_Reading passage:_
Most famous perhaps is Henry VIII and the Lady Anne Boleyn, a romance that helped usher the Protestant Reformation into England. Henry's love and perhaps obsession with the Lady Anne altered the course of English politics, society and religion, much to the chagrin of Rome. There are many biographical versions of the tumultuous but passionate relationship between Henry and Anne, but the most logical and compelling was that Henry was madly in love. He was no longer in love with his wife, Queen Katherine - he resented her for what he perceived to be an inability to produce a male heir - and worked to find a way out of his marriage to be with Anne, who he saw as the solution to everything from birthing an heir to maintaining his youth, which he longed for. Some might say that Harry had a bit of a mid-life crisis.
But Anne and Henry's desire for one another was the catalyst for tremendous social and political change in Britain. This love affair did not end well for Anne, of course. The same forces that helped her rise, turned against her and her family, initiated her downfall, and replaced her with the demure and Catholic Jane Seymour. As with Anne, this was all family ambition and politics at play. Anne's family offered her more or less as a mistress to the King, like her sister before her, but Anne played her own game.
Many if not most versions of this story portray Anne as someone who manipulated her way into the arms of the most powerful man in the world. But closer examination of the political climate and Henry's personality tell a slightly different story. Likely, they were passionately in love but the allure of the forbidden fruit wore off once Henry divorced Katherine and married Anne. His whole purpose for papal reform was now irrelevant since he received what he wanted and so the political forces and noble families who desired a return to the church helped push that along by convincing Henry (who was still without a male heir) that the Boleyns needed to go.
He couldn't divorce Anne; he had no grounds. So those around the King miraculously found him some grounds (adultry and incest - neither of which were true, but it was easy to bully courtiers into providing circumstantial evidence) and Anne stood trial, was found guilty and executed for treason against her love, the King of England. Thomas Boleyn, whose ambition led Anne to the chopping block, sacrificed his own daughter (and son) for power and property. In the end, Anne sacrificed her life for the love of a King. Henry went on to four more wives.

_Record set:_
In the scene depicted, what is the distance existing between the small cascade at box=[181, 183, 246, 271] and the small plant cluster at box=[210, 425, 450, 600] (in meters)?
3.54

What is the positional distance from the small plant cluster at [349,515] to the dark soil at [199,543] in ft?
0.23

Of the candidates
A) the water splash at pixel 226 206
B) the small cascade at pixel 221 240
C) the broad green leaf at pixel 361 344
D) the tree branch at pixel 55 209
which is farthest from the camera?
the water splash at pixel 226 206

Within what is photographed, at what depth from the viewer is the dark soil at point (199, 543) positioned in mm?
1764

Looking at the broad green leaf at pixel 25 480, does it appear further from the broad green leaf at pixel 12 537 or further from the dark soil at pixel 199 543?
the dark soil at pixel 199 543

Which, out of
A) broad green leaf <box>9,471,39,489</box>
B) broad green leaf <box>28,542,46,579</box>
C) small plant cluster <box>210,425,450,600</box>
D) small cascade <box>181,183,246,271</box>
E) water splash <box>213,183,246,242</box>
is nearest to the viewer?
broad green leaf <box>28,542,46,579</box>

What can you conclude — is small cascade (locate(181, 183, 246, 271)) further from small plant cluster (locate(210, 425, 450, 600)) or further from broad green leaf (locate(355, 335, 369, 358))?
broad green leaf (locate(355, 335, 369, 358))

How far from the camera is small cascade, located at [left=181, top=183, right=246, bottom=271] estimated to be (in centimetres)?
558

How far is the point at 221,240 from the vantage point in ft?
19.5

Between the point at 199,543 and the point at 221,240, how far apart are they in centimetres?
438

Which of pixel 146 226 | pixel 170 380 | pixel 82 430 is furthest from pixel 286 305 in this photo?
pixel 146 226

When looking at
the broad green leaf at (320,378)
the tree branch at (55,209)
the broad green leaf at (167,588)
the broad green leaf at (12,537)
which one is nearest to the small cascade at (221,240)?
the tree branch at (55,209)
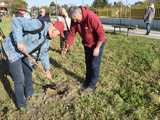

_Tasks:_
A. Do these statements agree with the passage on Henry VIII and Anne Boleyn? (i) Henry resented Queen Katherine for what he saw as her inability to produce a male heir. (ii) After Anne's downfall, a Protestant queen took her place. (iii) The charges of adultery and incest against Anne were true. Answer yes or no for each, quoting the words of the passage that decide it.
B. Can you extract the part of the passage on Henry VIII and Anne Boleyn word for word, from "He couldn't divorce" to "four more wives."?

_Solutions to the exercise:_
A.
(i) Yes: "he resented her for what he perceived to be an inability to produce a male heir"
(ii) No: "replaced her with the demure and Catholic Jane Seymour"
(iii) No: "adultry and incest - neither of which were true"

B.
He couldn't divorce Anne; he had no grounds. So those around the King miraculously found him some grounds (adultry and incest - neither of which were true, but it was easy to bully courtiers into providing circumstantial evidence) and Anne stood trial, was found guilty and executed for treason against her love, the King of England. Thomas Boleyn, whose ambition led Anne to the chopping block, sacrificed his own daughter (and son) for power and property. In the end, Anne sacrificed her life for the love of a King. Henry went on to four more wives.